Я вышел из камеры, закрыл замки, потом посмотрев на Делакруа, который, вцепившись руками в прутья решетки, глядел на меня с беспокойством. А может, даже со страхом. Мистер Джинглз восседал у него на плече, и его светлые усики шевелились.
– Что этот черный человек делал с тобой? – прошептал Делакруа. – Это что у него, амулет? Он приложил к тебе амулет? – Странный французский акцент рифмовал «амулет» и «туалет».
– Я не понимаю, о чем ты говоришь, Дэл.
– Понимаешь, черт бы тебя побрал! Посмотри на себя! Весь переменился! Даже походка изменилась, босс!
Наверное, и вправду моя походка стала другой. Я не ощущал боли в паху, чувствуя вместо этого умиротворение, близкое к восторгу, – тот, кто хоть раз страдал от сильной боли, а потом выздоровел, понимает, о чем речь.
– Все в порядке, Дэл, – настаивал я. – Джону Коффи просто приснился кошмарный сон, вот и все.
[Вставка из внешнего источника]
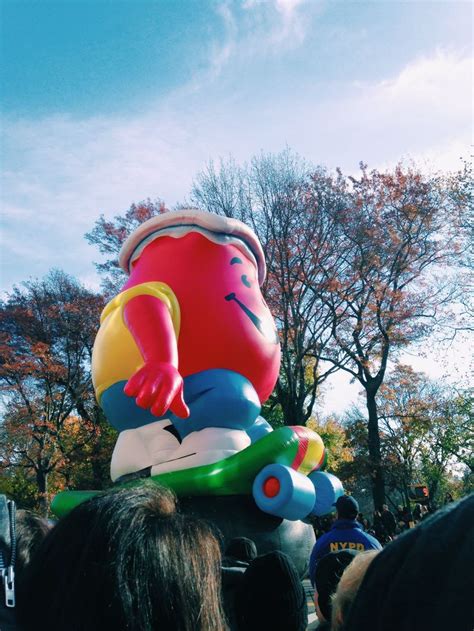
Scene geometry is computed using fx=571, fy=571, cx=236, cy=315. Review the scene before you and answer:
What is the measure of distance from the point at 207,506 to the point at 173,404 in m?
1.21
– Он колдун с амулетом! – с горячностью произнес Делакруа. На верхней губе у него выступили капельки пота. Дэл не так много видел, но ему хватило, чтобы перепугаться до смерти. – Он приносит несчастье.
– Почему ты так думаешь?
Делакруа взял мышонка на ладонь. Он прикрыл его другой ладонью и поднес к своему лицу. Потом вынул из кармана кусок розового мятного леденца. Протянул его мышонку, но тот сначала не обратил на леденец внимания, а вытянул шею, принюхиваясь к дыханию человека, словно вдыхая аромат цветов. Его бусинки-глаза были полуприкрыты и на мордочке написано выражение восторга, Делакруа поцеловал его в носик, и мышонок позволил себя поцеловать. Потом он взял предложенный кусочек леденца и принялся жевать. Делакруа смотрел на него несколько секунд, затем перевел взгляд на меня. И я сразу понял.
– Тебе мышонок сказал, – произнес я. – Так?
– Oui.
– Так же, как прошептал свое имя?
– Да, он шепнул его мне на ухо.
– Ложись, Дэл, – предложил я. – Отдохни. Все эти шептанья, наверное, тебя утомили. – Он сказал что-то еще, должно быть, осудил за то, что не верю ему. Его голос снова долетал как бы издалека. А когда я вернулся к столу дежурного, мне казалось, что я не иду, а плыву или вообще это камеры плывут мимо меня с обеих сторон, передвигаясь на потайных колесах.